Venus of Berekhat Ram - Interpretations

Interpretations

It is disputed whether these can be clearly distinguished from naturally-created lines. In 1997 American researcher Alexander Marshack argued using microscopic analysis that the grooves around the "neck" and down the "arms" were human made. However Steven Mithen in 1999 argued that Marshack's arguments "do not demonstrate that the lines are indeed intentional and that if they were that they were intended to represent a female figure". He took the view that research was yet to be done to determine whether "scoria found in non-archaeological contexts" could "carry incisions that might be confused with stone tools"

It remains uncertain whether or not the pebble has been modified by human action. If it has, there is the separate question of whether the scratches had any artistic or symbolic intent, and if so, whether they sought to make the object resemble the female form, as do the much later and rather different Venus figurines of the Upper Palaeolithic.

In 2000 d'Errico and Nowel argued that the incisions could be reliably identified as human-made, but a practical function related to tool-making could not be ruled out: "the use of different types of raw materials to produce a varied tool kit seems well documented." However some of the abrasions "are not necessarily consistent with a functional use of the object", suggesting that symbolic intent is a serious possibility. They conclude that it is "problematic" to identify a human body, as the cognitive and cultural context is so alien, saying that probably there will never be any agreement about what was intended by the marks.

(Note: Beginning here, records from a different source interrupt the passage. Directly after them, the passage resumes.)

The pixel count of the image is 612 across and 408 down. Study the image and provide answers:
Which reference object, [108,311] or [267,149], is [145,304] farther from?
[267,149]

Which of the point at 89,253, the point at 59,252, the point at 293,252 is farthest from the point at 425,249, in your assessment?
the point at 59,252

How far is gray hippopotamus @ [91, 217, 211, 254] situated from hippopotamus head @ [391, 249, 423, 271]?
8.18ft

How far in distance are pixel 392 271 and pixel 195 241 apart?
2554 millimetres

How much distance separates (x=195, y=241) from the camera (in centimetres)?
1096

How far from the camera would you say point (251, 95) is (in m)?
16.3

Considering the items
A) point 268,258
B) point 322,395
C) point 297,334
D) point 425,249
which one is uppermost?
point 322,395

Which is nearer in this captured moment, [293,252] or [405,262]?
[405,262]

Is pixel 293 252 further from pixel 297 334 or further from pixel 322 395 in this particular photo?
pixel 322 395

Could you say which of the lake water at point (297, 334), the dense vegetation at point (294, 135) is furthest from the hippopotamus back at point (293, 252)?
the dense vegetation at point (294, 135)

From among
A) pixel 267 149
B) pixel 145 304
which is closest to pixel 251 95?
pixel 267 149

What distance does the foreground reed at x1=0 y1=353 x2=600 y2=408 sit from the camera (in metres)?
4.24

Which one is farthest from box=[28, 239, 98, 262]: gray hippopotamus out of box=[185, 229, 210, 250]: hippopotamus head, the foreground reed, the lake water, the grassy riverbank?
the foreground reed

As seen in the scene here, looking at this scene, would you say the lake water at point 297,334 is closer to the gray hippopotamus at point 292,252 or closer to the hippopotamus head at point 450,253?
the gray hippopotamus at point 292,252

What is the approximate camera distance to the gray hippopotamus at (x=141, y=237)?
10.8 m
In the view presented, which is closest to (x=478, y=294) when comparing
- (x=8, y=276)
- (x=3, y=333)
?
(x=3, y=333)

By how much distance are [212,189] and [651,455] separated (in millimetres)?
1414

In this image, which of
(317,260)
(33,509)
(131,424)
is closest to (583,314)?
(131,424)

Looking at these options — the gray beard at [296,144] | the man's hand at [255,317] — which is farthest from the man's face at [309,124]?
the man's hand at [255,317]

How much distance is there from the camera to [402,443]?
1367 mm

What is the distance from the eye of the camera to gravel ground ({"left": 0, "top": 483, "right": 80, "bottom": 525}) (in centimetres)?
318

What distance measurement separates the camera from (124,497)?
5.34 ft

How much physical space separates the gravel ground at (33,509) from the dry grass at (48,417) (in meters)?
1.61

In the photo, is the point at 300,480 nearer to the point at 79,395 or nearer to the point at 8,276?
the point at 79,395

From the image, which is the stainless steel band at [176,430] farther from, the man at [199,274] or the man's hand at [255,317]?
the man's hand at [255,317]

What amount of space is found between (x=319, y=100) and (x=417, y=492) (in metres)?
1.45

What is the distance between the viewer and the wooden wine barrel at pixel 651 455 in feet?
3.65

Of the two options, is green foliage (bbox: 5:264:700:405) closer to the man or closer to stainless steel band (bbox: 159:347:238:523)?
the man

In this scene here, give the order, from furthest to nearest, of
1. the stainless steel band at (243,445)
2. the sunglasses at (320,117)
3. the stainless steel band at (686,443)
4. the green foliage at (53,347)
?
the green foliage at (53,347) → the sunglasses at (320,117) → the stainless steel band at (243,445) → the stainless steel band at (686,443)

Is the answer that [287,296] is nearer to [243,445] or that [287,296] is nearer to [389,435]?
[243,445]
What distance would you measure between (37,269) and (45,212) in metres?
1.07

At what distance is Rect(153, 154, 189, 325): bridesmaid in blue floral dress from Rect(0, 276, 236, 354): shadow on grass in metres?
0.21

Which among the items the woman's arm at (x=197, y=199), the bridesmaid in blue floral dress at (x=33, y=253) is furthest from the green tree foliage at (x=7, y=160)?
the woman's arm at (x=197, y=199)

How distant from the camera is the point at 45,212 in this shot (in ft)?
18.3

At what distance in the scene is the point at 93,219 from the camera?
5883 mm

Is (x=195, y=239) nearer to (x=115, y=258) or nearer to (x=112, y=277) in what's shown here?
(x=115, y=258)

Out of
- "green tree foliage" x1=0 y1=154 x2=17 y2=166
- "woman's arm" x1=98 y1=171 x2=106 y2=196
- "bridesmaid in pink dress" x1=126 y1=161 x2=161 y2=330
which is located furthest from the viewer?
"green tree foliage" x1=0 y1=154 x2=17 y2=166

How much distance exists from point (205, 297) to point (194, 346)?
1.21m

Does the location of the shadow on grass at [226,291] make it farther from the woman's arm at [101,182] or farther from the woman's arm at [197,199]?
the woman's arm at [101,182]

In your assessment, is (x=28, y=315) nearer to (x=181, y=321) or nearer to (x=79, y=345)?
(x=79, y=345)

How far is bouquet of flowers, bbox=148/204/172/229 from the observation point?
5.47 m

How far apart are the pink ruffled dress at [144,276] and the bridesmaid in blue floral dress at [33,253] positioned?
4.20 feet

Because it was found between two layers of ash, it has been dated by tephrochronology to at least 230,000 years before the present. If the artifact was intended to replicate a female figure, it would be the earliest example of representational art in the archaeological record. Rather than being made by modern humans, it would have been made by Homo erectus, hunter-gatherers and Acheulean tool users. There is some other evidence of an aesthetic sensibility during the period although compelling examples do not appear in the archaeological record until the emergence of modern humans around 50,000 years ago.